ВЫБРАННЫЙ ОТРЫВОК

⁂

Предполагалось также, что они имеют "усовершенствованные дальномеры". Вывод о формировании японцами особого метода мас­сирования огня сделан еще не был. Оценить это новое для всего мира явление никому еще не удалось. Напоминалось и о том, что на малых расстояниях (до 40 калибров), на которых, как и весь мир, готовились до войны стрелять рус­ские корабли, они достигали удовлетворитель­ной меткости. У японцев же на этих расстояниях меткость (в сравнении с дальними дистан­циями) не повышалась. Более того, все призна­вали, что в бою на ближних дистанциях, япон­цы, как правило, "страшно горячатся" и мет­кость их огня явно падает.

Все это означало, что и 2-й эскадре во всех случаях следовало стремиться к бою на ближ­них дистанциях, а, значит, как следовало по­нимать, обязательно обладать превосходством в скорости. В противном случае вставал воп­рос (прямо это не говорилось) о необходимо­сти экстренного овладения искусством стрелять на предельных расстояниях. Этот вывод пред­стояло (если бы он был на это способен) сде­лать уже командующему 2-й Тихоокеанской эскадрой З.П. Рожественскому.

К четвертому выводу следовало бы отне­сти сделанное уже до войны полковником В.А. Алексеевым (в работе "Скорость стрельбы") предостережение о явном отставании русско­го флота по этому показателю от английского и следовавшего ему во всем японского флотов. Работа В.А. Алексеева (если бы на нее было обращено должное внимание) подсказывала пути устранения этого, также оставшегося нео­цененным бюрократией, изъяна в боевой под­готовке флота.

Вера в вековую мудрость дедовских заве­тов ("стреляй редко, да метко") нанесла фло­ту непоправимый вред. Здесь рутина опиралась еще на "экономию", а потому на преодоление застарелого забвения важнейшего показателя артиллерийского искусства предстояло прило­жить особо титанические усилия. Этот вывод также предстояло сделать в верхах.

Вместе с интенсификацией тренировок по­мочь делу могло и увеличение комплектации орудийных расчетов (а их на кораблях, заме­тим, не хватало со времен адмирала Ф.Ф. Ушакова), назначение офицеров в каждую баш­ню и на каждый из жизненно важных постов, предоставление возможности комендору делать выстрелы сразу из обоих орудий и самому кор­ректировать свою стрельбу. Для этого первых комендоров следовало бы назначать "из сверх­срочно служащих и наиболее интеллигентных".

Для устранения отравляющего действия газов при стрельбе предполагалось устанавли­вать в башнях нагнетательные вентиляторы. Указывалось на малую тренированность при­слуги башен и орудий. Виной тому было от­сутствие практики стрельбы при маневрирова­нии. Прямо указывался огромный вред малых скоростей в мирное время, отчего рулевые, не имея практики на скоростях более 10 уз, в бою не справлялись с удержанием корабля на курсе, отчего он часто рыскал и сбивал стрельбу.

⁂

ЧТО НУЖНО СДЕЛАТЬ
**A)** Ответьте по отрывку об артиллерийской подготовке флота:
(i) До какого расстояния русские корабли достигали удовлетворительной меткости?
(ii) Как называлась работа полковника В.А. Алексеева?
(iii) Что предполагалось устанавливать в башнях против отравляющего действия газов?
**B)** Выпишите из отрывка об артиллерийской подготовке флота всё от слов «Все это означало, что» вниз до слов «эскадрой З.П. Рожественскому.».

БЛОК ДАННЫХ

⁂

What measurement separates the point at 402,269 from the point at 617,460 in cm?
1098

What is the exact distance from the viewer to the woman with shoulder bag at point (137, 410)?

⁂

РЕЗУЛЬТАТЫ ЗАДАНИЙ
**A)**
(i) До 40 калибров.
(ii) «Скорость стрельбы».
(iii) Нагнетательные вентиляторы.

**B)**
Все это означало, что и 2-й эскадре во всех случаях следовало стремиться к бою на ближ­них дистанциях, а, значит, как следовало по­нимать, обязательно обладать превосходством в скорости. В противном случае вставал воп­рос (прямо это не говорилось) о необходимо­сти экстренного овладения искусством стрелять на предельных расстояниях. Этот вывод пред­стояло (если бы он был на это способен) сде­лать уже командующему 2-й Тихоокеанской эскадрой З.П. Рожественскому.